Sleep is vital for adults. But it is even more critical for developing brains. Children require upwards of ten hours of sleep per night, even into their teenage years, to make all the necessary neural connections.
Parents know the theory: the more sleep their kids get, the better. But they don’t always know how to put it into practice. That’s what we explore in this post.
Develop A Plan
The first step is to develop a plan — that is, find a way to adapt sleep routines to your children’s needs. It could be something as simple as reading them a book or putting on the white noise machine if you live in the middle of town.
The next step is to decide on the sequence of events. Most parents do something like:
- Put on pajamas
- Brush teeth
- Read a story together
- Lights off
When you follow a pattern like this every day, nobody is in any doubt about what to do next. Plans require rehearsal and communication with children. They won’t naturally want to follow a set sequence unless you map one out for them.
Spend Time Together
Children tend to become unsettled at around bedtime because they want more attention from you, their caregiver. It’s a good idea, therefore, to spend a little time with your child, talking to them about their day, asking them questions, and getting them to speak their mind. This can go on for a few minutes, not more. If it goes on for longer than that, then your child might use it as a way to delay going to bed in the future.
Prepare The Bedroom For Sleep
Thanks to the myriad of distractions in the modern world, relatively few bedrooms are set up for sleep. Kids spend a lot of time in a hyper stimulating environment that can make it challenging for them to drift off.
First, make sure that they have comfortable, beautiful divan beds in their rooms. Going to bed should be a pleasurable experience.
Next, remove all electronics and toys from their bedroom. These should remain in the family areas. Smartphones can be particularly harmful at night because the blue light they emit prevents the brain from shutting down.

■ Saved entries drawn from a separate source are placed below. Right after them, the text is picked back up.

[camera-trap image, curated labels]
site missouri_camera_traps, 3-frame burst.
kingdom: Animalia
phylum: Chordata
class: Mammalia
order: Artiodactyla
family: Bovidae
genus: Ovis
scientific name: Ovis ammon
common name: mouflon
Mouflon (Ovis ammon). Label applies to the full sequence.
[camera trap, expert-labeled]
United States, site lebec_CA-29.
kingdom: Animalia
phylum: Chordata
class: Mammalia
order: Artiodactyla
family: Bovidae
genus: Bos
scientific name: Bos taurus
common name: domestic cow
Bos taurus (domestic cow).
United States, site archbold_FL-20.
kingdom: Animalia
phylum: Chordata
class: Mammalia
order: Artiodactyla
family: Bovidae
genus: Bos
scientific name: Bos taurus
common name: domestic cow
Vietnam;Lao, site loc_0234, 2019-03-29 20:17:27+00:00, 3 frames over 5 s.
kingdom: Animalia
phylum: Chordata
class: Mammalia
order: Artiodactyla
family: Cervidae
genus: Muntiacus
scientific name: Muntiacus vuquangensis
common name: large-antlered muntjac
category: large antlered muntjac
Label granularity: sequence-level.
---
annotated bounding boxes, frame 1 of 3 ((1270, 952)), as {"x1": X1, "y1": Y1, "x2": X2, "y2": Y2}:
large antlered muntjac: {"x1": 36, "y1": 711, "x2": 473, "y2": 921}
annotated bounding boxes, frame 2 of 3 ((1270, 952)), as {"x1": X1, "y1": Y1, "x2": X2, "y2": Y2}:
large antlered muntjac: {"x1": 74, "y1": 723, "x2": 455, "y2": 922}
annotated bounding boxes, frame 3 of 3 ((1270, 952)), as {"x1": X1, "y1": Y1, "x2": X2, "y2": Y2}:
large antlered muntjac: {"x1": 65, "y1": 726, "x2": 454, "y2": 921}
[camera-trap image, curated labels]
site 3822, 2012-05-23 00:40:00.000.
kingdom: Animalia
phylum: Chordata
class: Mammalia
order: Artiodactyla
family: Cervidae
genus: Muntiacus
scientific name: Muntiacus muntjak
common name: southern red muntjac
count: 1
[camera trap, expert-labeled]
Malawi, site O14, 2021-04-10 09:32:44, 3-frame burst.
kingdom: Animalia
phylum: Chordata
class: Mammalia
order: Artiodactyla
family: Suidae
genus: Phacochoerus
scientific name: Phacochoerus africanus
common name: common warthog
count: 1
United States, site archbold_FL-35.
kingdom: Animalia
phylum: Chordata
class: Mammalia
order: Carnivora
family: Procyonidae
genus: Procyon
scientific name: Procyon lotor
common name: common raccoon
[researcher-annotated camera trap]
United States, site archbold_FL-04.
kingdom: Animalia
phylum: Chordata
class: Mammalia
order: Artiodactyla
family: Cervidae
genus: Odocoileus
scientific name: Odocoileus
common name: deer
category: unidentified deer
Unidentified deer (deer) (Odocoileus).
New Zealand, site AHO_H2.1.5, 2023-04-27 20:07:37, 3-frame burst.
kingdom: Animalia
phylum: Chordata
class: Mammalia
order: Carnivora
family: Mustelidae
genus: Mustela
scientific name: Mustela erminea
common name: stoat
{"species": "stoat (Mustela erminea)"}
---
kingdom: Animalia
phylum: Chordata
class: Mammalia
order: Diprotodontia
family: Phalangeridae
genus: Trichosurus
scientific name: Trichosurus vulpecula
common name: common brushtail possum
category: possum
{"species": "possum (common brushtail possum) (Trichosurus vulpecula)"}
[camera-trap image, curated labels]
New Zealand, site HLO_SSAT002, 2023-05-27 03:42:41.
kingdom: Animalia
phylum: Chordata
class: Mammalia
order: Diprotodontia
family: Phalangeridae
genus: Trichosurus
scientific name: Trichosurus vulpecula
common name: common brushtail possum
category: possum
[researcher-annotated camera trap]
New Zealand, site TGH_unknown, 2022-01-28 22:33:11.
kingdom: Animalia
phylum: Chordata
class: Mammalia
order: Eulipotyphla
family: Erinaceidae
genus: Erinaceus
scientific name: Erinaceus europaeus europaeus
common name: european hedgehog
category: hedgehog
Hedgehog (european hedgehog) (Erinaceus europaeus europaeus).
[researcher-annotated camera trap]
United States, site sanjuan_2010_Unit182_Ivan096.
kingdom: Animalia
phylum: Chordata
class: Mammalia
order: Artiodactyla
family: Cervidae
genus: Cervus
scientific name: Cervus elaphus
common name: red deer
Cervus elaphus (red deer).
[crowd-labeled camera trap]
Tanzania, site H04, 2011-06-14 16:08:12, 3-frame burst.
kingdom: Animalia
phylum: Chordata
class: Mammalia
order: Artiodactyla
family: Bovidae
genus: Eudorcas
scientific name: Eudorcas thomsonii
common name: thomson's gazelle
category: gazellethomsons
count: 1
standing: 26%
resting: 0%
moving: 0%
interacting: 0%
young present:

Sometimes, children will struggle to get to sleep at night. Don’t put it down to bad behavior. Instead, try to get to the bottom of it. Often, it is night terrors or nightmares driving their wakefulness, not a desire to stay up all night.
While it might seem like your child will never settle down, just remind yourself that it is a phase and it will pass. Eventually, they will become just like you — someone who appreciates their sleep and is willing to go to bed at a certain time each night to get it.
Eat At The Right Times
Lastly, make sure that you don’t feed your child a large meal right before bed. Ideally, you want to leave two or three hours between their final bite of the day, and their head hitting the sack.